===== Selected passage

Dressed in a red fur-trimmed robe, crown, and nightshirt Henry has the appearance of a majesty rudely awakened. He reveals he’s been dead for 460 years and is – like Vladimir and Estragon – still waiting for God. The performance is very much a confessional, not only to an absent God, but to the audience as well. We are the jury, there to pass the judgment of an missing deity.
 
Gurney-Randall’s Henry interacts with the audience, asks them questions, gets them to help with props and deftly fields their enthusiastic shout outs. There’s the potential for this show to get quite riotous with a familiar crowd.
 
This Henry is a capricious king, laughing and joking about friends and past loves one minute, then raging at perceived injustices the next. He allegedly signed 80,000 death warrants “Well, I didn’t sign them all, that would’ve taken forever, and not good for the aching hand.”
 
Gurney-Randall convincingly portrays the pain and physical suffering that wracked the monarch’s massive frame, from a destroyed liver to the permanently ulcerous leg caused by a jousting injury. He’s also a man plagued with self-doubts, countered by an unerring sense of self-importance – full of bravado and bluster.
 
The clever circular conceit of Henry being forced perform the show for eternity made the audience feel part of some larger dynamic, with the king merely passing through.

==========
===== Provided data

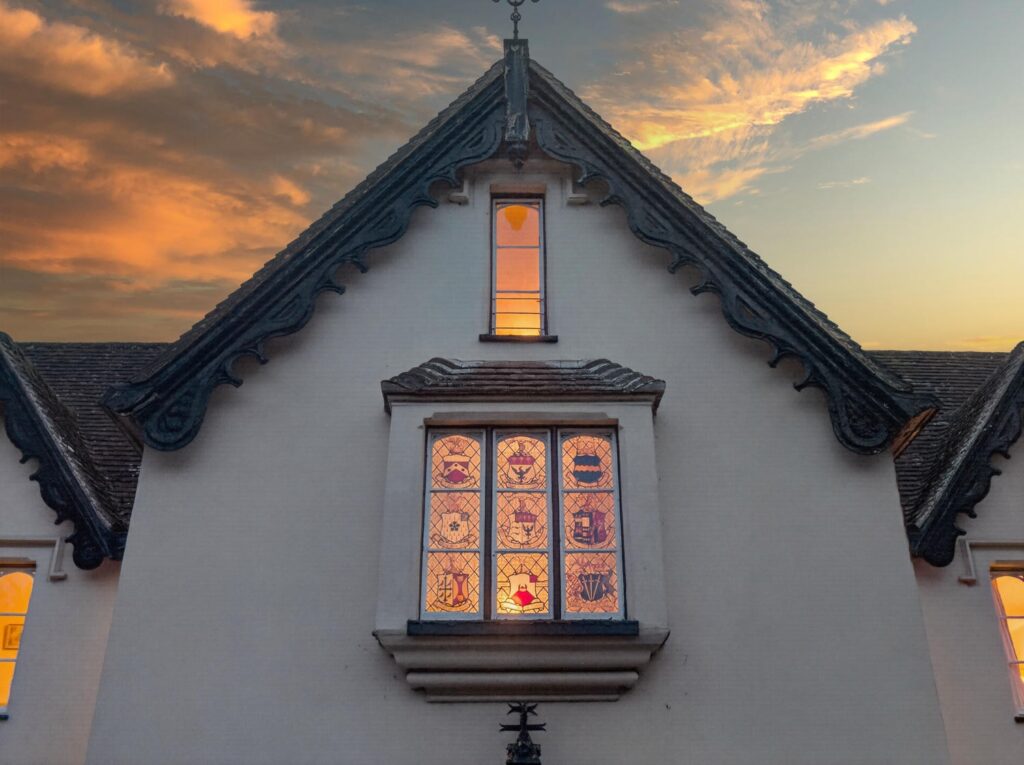 Heraldic stained glass oriel window of The Priory Suffolk illuminated against a sunset sky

==========

_How to complete this task_: Can you repeat word for word the part of the Henry review starting with "Gurney-Randall convincingly portrays" and going on through "merely passing through."? The data plays no part here.

_Exercise response_:
Gurney-Randall convincingly portrays the pain and physical suffering that wracked the monarch’s massive frame, from a destroyed liver to the permanently ulcerous leg caused by a jousting injury. He’s also a man plagued with self-doubts, countered by an unerring sense of self-importance – full of bravado and bluster.
 
The clever circular conceit of Henry being forced perform the show for eternity made the audience feel part of some larger dynamic, with the king merely passing through.